A Norteamérica digo yo que serían técnicas de construcción llevadas por escandinavos -la típica casa noruega pintada de rojo tiene este sistema en sus paredes - y otras regiones europeas donde construían de ese modo.
El material usado, si madera u otros, dependería en última instancia del material que tuvieran a mano.

Y luego esa técnica constructiva solo tiene que ir expandiéndose.

Otra, gengo:
Quiero cambiar las tejas/tejuelas de mi fachada.


----------



## Ballenero

No estoy de acuerdo. Hablando en español, teja es lo que se pone en el tejado. Tejuela es un localismo, es como llaman en Chiloé al material de esas construcciones que son únicas en el mundo. En el resto del mundo hispanohablante, tejuela es otra cosa.
Seamos más rigurosos, buscar en internet no garantiza que sea cierto porque cuando uno escribe algo equivocado y otros lo copian, sencillamente el error se propaga pero una mentira aunque se repita cien veces, no es una verdad. Solo deberíamos confiar en libros rigurosos y serios, escritos por expertos y contrastados en el tiempo.
En español, la palabra es: tabla (o tablilla o tablón) de madera o simplemente, las maderas; no hagamos inventos.
Y siendo realistas, los carpinteros de California, por muy hispanos que sean, seguramente llamen a eso: shingle. No creo que a estas alturas nadie se extrañe por otro anglicismo.


----------



## Rodal

En Chile se le llama teja asfáltica (para tejado).

teja asfaltica sodimac - Google Search

Las tejuelas de alerce son utlizadas como _siding_ en la construcción de casas en la isla de Chiloé en Chile.

tejuela chiloe - Google Search


----------



## Magazine

Ballenero said:


> Seamos más rigurosos, buscar en internet no garantiza que sea cierto porque cuando uno escribe algo equivocado y otros lo copian, sencillamente el error se propaga pero una mentira aunque se repita cien veces, no es una verdad. Solo deberíamos confiar en libros rigurosos y serios, escritos por expertos y contrastados en el tiempo.


Hola Ballenero: Mira, lo que hacemos es _ayudar_. No somos expertos ( a veces sí otras no tanto) pero hacemos siempre lo mejor que sepamos. Se contrastan ideas y en paz. Con todo muchas veces es algo completamente diferente.  En un foro no se puede esperar más . 

Rodal, tú también dices tejuela. Cerros lo ha mencionado también. Gengo, yo iría con esto, _*tejuela o teja de madera. *_(Tengo entendido que aquí serían _placas de madera _pero aquí bastante desconocidos, sobre todo para exteriores).


----------



## Rodal

Tejuela para el exterior de la pared y teja asfáltica para el tejado (techo).


----------



## sarah_

Magazine said:


> Rodal, tú también dices tejuela. Cerros lo ha mencionado también.


Mag, Rodal dice tejuela porque es chileno. Y Cerros lo mencionó por la Wiki que justo hablaba de construcciones típicas del archipiélago de Chiloé, que es lo  mismo que dijo Rodal.  El enlace de Jilar también hablaba de las tejuelas del sur de Chile.

-=-=-=-=-

#### EJERCICIO PROPUESTO 1
Responde brevemente, con los datos del hilo sobre las tejuelas:
(a) Según el primer mensaje, ¿qué casa tiene este sistema en sus paredes?
(b) Según Ballenero, ¿qué palabra usarían seguramente los carpinteros de California?
(c) Según Rodal, ¿de qué madera son las tejuelas que se usan como siding en Chiloé?
#### EJERCICIO PROPUESTO 2
Por favor, escribe lo que sigue en el hilo sobre las tejuelas a partir de su último mensaje.

#### CONJUNTO DE REGISTROS

-=-=-=-=-

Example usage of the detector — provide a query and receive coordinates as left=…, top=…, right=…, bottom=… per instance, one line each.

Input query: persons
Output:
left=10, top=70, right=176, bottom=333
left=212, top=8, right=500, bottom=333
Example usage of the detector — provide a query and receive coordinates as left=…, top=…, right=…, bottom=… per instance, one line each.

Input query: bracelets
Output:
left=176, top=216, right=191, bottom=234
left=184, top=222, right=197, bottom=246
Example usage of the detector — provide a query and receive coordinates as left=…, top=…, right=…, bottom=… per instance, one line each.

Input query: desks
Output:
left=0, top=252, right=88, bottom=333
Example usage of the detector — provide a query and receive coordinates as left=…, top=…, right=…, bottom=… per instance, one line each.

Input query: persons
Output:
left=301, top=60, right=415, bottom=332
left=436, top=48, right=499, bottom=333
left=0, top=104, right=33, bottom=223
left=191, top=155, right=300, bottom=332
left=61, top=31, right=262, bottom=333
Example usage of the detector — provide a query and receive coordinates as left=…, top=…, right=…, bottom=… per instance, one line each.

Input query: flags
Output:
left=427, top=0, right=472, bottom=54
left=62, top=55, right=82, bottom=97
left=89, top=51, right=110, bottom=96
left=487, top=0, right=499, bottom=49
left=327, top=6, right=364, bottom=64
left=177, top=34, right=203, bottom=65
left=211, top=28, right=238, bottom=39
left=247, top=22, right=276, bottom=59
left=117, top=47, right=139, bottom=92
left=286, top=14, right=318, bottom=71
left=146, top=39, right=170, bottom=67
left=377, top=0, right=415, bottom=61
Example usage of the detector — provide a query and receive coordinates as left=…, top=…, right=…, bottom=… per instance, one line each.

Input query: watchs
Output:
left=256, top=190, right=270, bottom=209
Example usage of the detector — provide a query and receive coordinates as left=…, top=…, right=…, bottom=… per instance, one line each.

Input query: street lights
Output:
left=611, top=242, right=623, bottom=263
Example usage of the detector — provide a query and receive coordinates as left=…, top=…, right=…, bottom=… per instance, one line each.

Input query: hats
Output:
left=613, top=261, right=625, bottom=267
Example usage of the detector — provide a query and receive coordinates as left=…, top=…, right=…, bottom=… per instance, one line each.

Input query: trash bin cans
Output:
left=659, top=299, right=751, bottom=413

-=-=-=-=-

#### RESPUESTA ESCRITA 1
(a) La típica casa noruega pintada de rojo.
(b) Shingle.
(c) De alerce.

#### RESPUESTA ESCRITA 2
O sea, doy por sentado que en Chile existe el término "tejuela".
Pero, por ejemplo, aquí te dicen eso y te quedas 
Estoy con Ballenero en que a Gengo como mejor le van a entender es diciéndolo en inglés. Podemos hacer apuestas y todo, jajaja.


----------



## Magazine

Bueno, como es del otro lado del charco, yo quiero pensar que se dirá así. Teja en España es otra cosa, así que _tejuela de madera_ (no sé si se entendería por aquí, me informan que son placas o láminas de madera en caso de usarlas) me parece una buena opción.


----------



## sarah_

Magazine said:


> Bueno, como es del otro lado del charco, yo quiero pensar que se dirá así. Teja en España es otra cosa,


El otro lado del charco da para mucho.  Lo que vale para un país no ha de valer para otro.
En cuanto a lo de teja en España los dos links que yo he puesto, de empresas especializadas, ambas españolas, una de Valladolid y otra de Asturias utilizan el término "teja" para revestir fachadas. Así que yo no descarto que se use en el sector y que, como ese tipo de construcción no es habitual por aquí, los que no seamos profesionales solo conozcamos la teja de los tejados. Ni idea....
Saluditos

PS Gengo, tú, si no te entienden, les mandas para el foro    que cuando vean la que has montado ¡¡¡te hacen hasta descuento!!!


----------



## gengo

sarah_ said:


> PS Gengo, tú, si no te entienden, les mandas para el foro    que cuando vean la que has montado ¡¡¡te hacen hasta descuento!!!



¡Ojalá que sí!    

Mañana voy a pasar (caminando en camino a la piscina) por una casa donde están cambiando los shingles en este momento, y les preguntaré cómo se llaman.  Es muy posible que sí les llamen _eshingles _o algo por el estilo, dado lo que me han dicho ustedes.

Stay tuned...


----------



## Elcanario

Shingle o shindle.
"A shingle, or tally of cleft wood, Rája de léña, tablilla." (Sic) Stevens, London, 1726.
Si buscas _*tablillas para revestimiento*_ encontraras varios fabricantes y sus catálogos.
Un saludo


----------



## samz3

gengo said:


> Es muy posible que sí les llamen _eshingles _o algo por el estilo, dado lo que me han dicho ustedes.




Estoy seguro que lo más provable es que les llamen "shingles" o muy posiblemente lo pronuncien en español como "chingos" (es como lo he escuchado un par de veces por acá).

Saludos desde Las Cruces, Nuevo México.


----------



## sarah_

"Chingos" después de 34 mensajes.... Me está dando vueltas la cabeza como a la niña del exorcista 
Bienvenido al foro @samz3 y saludos a Las Cruces.


----------



## S.V.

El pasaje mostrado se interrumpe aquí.